>>>

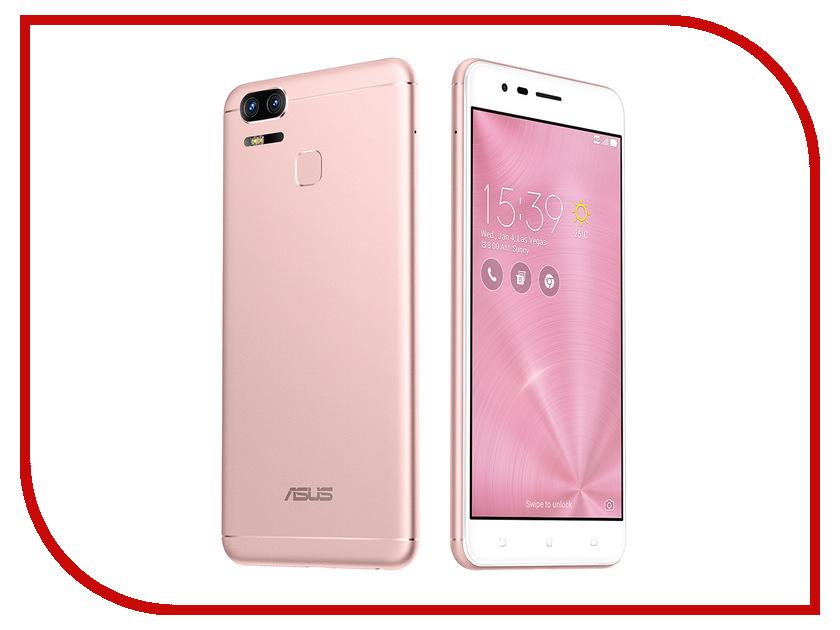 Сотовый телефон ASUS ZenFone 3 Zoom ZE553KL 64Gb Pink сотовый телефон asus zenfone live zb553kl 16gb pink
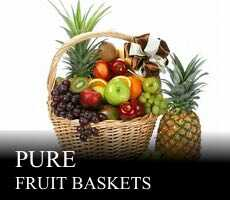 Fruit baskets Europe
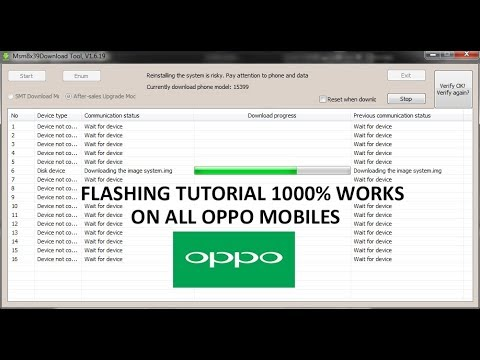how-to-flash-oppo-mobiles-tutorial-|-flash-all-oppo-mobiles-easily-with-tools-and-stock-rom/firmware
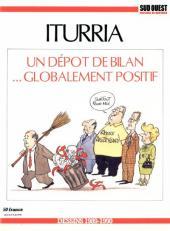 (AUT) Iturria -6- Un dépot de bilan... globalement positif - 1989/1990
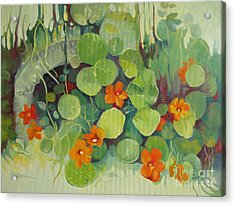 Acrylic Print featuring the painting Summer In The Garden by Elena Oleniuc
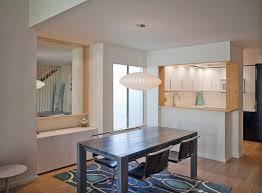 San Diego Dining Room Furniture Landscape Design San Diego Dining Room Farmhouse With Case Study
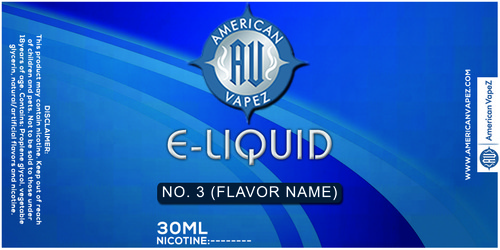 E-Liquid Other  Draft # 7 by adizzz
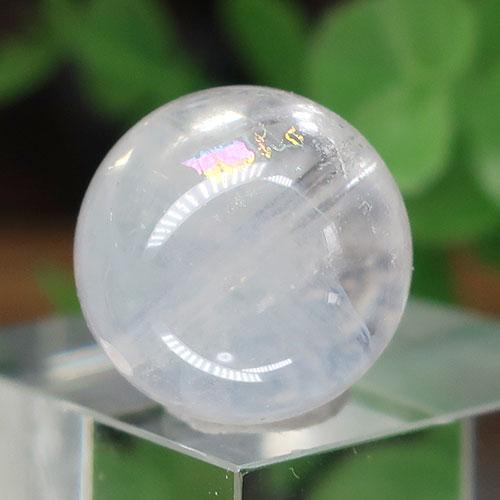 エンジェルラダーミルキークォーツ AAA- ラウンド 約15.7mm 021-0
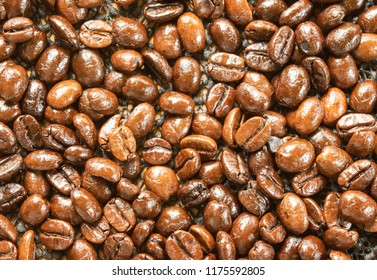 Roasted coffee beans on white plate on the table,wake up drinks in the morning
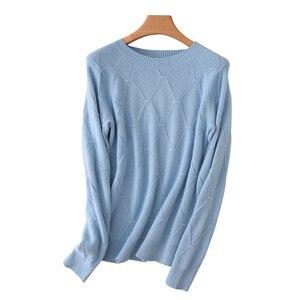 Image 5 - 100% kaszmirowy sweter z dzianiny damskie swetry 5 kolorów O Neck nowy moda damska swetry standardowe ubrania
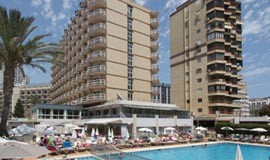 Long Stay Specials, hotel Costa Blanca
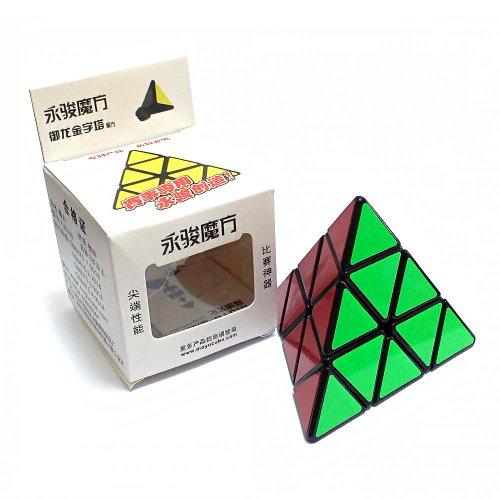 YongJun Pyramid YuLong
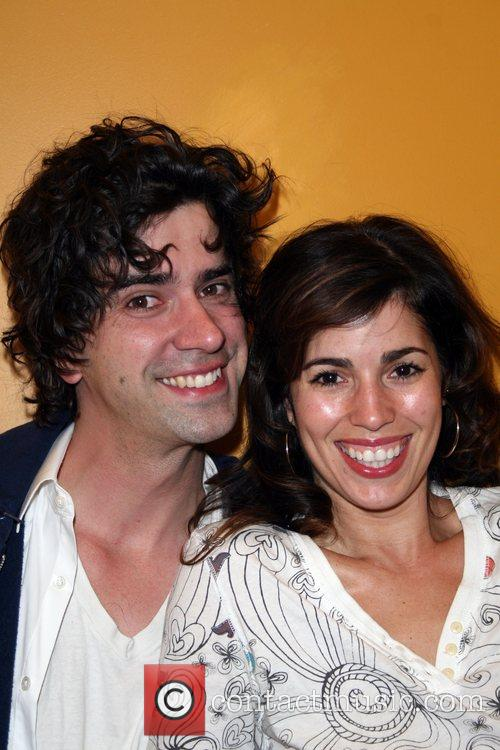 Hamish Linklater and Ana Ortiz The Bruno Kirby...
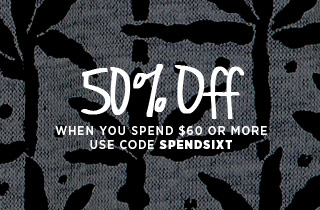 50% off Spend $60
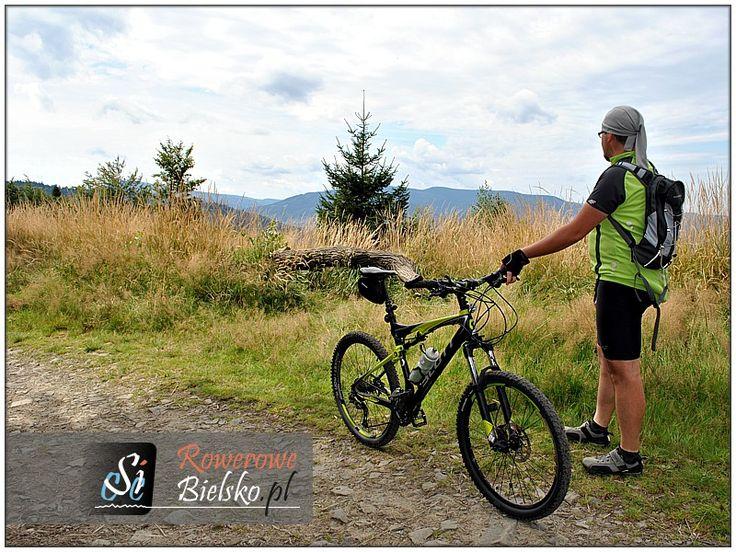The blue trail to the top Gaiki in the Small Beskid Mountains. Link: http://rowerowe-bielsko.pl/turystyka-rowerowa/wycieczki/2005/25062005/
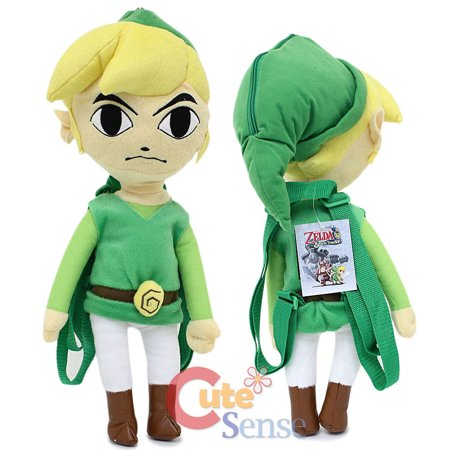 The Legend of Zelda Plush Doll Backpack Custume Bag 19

<<<

### Exercise objective:
Wherever a picture appears in the listing above, drop it, and restate the rest exactly.

### Task response:
 Сотовый телефон ASUS ZenFone 3 Zoom ZE553KL 64Gb Pink сотовый телефон asus zenfone live zb553kl 16gb pink
 Fruit baskets Europe
how-to-flash-oppo-mobiles-tutorial-|-flash-all-oppo-mobiles-easily-with-tools-and-stock-rom/firmware
 (AUT) Iturria -6- Un dépot de bilan... globalement positif - 1989/1990
 Acrylic Print featuring the painting Summer In The Garden by Elena Oleniuc
 San Diego Dining Room Furniture Landscape Design San Diego Dining Room Farmhouse With Case Study
 E-Liquid Other  Draft # 7 by adizzz
 エンジェルラダーミルキークォーツ AAA- ラウンド 約15.7mm 021-0
 Roasted coffee beans on white plate on the table,wake up drinks in the morning
 Image 5 - 100% kaszmirowy sweter z dzianiny damskie swetry 5 kolorów O Neck nowy moda damska swetry standardowe ubrania
 Long Stay Specials, hotel Costa Blanca
 YongJun Pyramid YuLong
 Hamish Linklater and Ana Ortiz The Bruno Kirby...
 50% off Spend $60
The blue trail to the top Gaiki in the Small Beskid Mountains. Link: http://rowerowe-bielsko.pl/turystyka-rowerowa/wycieczki/2005/25062005/
 The Legend of Zelda Plush Doll Backpack Custume Bag 19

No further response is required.